**Texto da página**
——

Ramón Puig viveu a maior parte da sua vida junto ao mar, tal como hoje em dia em Vila Nova i la Geltrú onde, da varanda, observa o mar Mediterrânico, o porto e o seu barco. Lembra que, quando era pequeno, queria ser biólogo, estudar o microcosmos. Mais tarde quis ser astrónomo, para estudar o macrocosmos. Depois, quis ser artista e ingressou na escola Massana, em Barcelona. Nunca seguiu sonhos infantis, mas associa essas ambições em muitas das suas joias, realizando um processo de viagem com ficções e criando metáforas que se interligam com desejos de infância, esses macromundos e microespaços entrelaçados que são as suas joias.

——

**Extrato dos registos**
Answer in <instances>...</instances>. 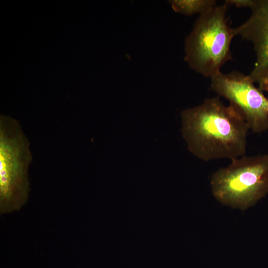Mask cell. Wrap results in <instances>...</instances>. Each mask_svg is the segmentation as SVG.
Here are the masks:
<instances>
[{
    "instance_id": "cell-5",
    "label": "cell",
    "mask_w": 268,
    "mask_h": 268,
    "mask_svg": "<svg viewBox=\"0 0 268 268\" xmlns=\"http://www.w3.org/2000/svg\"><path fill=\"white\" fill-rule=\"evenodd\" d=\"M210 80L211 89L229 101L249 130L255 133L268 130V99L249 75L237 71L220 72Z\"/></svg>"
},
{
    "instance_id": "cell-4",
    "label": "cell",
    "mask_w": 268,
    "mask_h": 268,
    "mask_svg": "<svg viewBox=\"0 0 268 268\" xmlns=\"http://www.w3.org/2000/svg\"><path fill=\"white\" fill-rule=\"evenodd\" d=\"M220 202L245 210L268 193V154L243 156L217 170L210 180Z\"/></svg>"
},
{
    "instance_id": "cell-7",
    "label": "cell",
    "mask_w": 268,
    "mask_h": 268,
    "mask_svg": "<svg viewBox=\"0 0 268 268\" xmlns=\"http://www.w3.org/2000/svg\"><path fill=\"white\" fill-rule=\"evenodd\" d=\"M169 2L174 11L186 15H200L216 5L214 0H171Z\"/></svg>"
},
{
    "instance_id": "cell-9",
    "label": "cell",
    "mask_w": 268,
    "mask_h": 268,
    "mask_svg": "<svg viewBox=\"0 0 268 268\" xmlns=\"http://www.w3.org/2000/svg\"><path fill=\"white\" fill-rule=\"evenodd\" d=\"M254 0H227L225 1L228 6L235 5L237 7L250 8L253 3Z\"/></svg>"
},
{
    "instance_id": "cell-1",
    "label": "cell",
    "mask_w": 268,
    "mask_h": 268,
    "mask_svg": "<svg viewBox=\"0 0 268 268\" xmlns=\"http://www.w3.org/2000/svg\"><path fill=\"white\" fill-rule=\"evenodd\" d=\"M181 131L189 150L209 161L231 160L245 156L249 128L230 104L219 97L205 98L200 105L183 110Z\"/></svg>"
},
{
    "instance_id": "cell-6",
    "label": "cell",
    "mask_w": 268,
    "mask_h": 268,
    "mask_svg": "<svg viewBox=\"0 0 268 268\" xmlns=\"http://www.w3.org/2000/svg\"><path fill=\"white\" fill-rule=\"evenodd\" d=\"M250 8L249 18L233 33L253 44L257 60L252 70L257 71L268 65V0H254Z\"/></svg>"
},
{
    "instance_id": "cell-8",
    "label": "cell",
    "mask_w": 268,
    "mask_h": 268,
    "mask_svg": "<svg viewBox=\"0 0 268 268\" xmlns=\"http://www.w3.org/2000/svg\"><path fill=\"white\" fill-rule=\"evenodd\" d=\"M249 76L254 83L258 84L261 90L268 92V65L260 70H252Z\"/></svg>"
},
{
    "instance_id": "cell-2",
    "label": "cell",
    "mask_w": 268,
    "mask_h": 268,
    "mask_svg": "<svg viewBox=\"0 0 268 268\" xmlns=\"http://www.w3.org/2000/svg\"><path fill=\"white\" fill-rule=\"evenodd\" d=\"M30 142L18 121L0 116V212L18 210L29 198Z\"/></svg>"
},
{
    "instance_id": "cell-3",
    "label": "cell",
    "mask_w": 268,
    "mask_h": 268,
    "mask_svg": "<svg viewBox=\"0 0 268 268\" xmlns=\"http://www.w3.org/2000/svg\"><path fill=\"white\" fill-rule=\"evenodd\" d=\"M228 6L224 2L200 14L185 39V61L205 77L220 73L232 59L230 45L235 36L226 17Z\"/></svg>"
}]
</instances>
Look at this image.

——

**Instruções**
[a] Traduza para inglês a seguinte frase do texto da página: "Mais tarde quis ser astrónomo, para estudar o macrocosmos."
[b] Transcreva literalmente, do texto da página, o trecho que vai de "Ramón Puig viveu" até "as suas joias.".

**Respostas do exercício**
[a] Later he wanted to be an astronomer, to study the macrocosm.

[b]
Ramón Puig viveu a maior parte da sua vida junto ao mar, tal como hoje em dia em Vila Nova i la Geltrú onde, da varanda, observa o mar Mediterrânico, o porto e o seu barco. Lembra que, quando era pequeno, queria ser biólogo, estudar o microcosmos. Mais tarde quis ser astrónomo, para estudar o macrocosmos. Depois, quis ser artista e ingressou na escola Massana, em Barcelona. Nunca seguiu sonhos infantis, mas associa essas ambições em muitas das suas joias, realizando um processo de viagem com ficções e criando metáforas que se interligam com desejos de infância, esses macromundos e microespaços entrelaçados que são as suas joias.